● **Work instruction**
Search the data for the word "green" and copy every line where it occurs.

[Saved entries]
════════════════
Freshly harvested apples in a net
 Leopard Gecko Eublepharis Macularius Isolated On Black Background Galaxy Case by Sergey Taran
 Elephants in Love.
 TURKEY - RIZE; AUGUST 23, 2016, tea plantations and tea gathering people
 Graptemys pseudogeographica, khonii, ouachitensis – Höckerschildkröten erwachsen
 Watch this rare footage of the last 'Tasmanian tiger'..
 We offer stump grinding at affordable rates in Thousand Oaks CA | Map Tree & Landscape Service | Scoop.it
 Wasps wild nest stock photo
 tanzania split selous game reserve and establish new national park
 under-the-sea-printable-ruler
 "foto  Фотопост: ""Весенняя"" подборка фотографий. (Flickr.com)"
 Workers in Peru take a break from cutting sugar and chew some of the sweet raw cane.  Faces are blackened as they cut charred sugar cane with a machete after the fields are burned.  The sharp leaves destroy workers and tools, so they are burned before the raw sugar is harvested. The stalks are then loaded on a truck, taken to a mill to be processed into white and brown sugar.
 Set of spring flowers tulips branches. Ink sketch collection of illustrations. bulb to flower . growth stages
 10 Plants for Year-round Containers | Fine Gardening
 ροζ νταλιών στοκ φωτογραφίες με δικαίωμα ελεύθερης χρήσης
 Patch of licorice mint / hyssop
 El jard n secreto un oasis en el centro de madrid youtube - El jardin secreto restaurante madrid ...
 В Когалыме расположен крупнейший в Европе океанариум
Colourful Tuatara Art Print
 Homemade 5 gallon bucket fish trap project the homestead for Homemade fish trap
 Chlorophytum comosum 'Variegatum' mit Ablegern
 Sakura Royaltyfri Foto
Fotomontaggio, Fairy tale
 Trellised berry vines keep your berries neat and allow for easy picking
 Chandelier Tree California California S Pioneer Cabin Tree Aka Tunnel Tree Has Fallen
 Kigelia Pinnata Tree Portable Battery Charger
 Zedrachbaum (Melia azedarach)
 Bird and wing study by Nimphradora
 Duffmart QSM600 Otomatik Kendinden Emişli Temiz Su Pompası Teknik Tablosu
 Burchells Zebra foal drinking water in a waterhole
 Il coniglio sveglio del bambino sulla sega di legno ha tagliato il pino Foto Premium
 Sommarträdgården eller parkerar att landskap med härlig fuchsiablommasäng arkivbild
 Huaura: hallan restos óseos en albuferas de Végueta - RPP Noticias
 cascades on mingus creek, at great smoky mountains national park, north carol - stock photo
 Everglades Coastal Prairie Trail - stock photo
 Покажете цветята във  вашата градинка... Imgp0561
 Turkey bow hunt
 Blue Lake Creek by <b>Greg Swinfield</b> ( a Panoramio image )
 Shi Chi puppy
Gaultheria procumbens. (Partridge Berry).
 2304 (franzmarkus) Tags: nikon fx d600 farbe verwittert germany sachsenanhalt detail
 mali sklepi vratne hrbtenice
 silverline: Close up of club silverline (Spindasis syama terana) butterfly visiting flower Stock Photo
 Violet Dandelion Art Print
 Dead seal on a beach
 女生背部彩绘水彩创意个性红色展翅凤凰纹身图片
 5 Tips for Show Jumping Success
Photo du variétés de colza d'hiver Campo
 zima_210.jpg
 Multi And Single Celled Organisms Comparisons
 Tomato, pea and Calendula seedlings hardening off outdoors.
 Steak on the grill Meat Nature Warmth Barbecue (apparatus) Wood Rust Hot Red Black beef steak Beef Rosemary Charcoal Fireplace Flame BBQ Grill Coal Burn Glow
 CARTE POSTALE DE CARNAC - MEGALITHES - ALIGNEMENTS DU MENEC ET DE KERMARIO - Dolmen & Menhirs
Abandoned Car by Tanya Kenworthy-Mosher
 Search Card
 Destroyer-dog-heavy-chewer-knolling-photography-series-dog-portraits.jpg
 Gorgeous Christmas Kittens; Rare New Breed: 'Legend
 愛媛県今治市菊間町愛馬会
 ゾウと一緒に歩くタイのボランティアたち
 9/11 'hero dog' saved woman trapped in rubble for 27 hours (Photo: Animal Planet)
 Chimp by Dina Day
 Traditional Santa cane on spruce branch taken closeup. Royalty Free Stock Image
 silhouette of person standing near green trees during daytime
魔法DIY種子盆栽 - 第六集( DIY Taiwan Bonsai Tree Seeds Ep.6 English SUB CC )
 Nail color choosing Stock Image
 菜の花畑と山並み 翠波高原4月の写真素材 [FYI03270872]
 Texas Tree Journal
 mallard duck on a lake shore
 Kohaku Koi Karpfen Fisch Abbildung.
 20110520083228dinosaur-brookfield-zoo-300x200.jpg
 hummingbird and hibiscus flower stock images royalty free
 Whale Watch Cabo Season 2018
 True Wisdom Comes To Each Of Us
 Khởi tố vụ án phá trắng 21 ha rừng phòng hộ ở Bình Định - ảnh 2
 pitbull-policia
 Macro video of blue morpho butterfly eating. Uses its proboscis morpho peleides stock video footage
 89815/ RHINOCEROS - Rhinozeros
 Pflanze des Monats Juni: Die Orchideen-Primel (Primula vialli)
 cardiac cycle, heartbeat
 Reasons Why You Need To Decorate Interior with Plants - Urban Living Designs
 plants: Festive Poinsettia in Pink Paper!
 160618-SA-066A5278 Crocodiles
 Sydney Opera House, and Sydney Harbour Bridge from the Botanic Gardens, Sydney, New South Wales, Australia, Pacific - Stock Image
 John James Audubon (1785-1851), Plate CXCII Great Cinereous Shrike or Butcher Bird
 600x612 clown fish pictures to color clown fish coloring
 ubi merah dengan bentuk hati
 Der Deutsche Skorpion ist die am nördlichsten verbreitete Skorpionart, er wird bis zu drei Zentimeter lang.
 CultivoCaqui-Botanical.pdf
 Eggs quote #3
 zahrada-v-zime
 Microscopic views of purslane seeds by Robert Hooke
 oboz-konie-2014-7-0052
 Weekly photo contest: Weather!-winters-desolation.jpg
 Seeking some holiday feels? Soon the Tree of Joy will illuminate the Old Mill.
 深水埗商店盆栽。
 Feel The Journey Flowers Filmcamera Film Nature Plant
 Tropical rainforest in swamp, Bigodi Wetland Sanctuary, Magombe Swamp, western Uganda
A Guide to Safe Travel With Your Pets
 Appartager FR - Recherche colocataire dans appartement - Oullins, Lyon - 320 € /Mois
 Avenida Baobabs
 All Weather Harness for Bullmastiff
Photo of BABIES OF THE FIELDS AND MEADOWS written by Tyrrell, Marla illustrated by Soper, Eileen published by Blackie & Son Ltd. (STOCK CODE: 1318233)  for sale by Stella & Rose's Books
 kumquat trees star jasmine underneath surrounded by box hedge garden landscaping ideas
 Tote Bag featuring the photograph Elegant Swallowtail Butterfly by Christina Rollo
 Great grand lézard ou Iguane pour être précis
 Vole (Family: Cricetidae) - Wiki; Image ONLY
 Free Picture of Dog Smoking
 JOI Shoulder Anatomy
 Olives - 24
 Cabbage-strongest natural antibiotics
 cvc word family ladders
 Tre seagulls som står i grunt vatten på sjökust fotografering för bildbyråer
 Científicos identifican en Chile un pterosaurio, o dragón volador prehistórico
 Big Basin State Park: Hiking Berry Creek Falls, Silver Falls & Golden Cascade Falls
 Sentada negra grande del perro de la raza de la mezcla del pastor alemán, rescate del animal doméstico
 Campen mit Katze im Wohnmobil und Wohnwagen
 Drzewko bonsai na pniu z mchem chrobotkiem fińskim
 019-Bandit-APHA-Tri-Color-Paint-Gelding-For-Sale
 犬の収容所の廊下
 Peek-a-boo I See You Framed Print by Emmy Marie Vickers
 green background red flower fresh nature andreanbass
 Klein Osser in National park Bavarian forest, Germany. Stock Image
════════════════
● **Task answer**
 silhouette of person standing near green trees during daytime
 green background red flower fresh nature andreanbass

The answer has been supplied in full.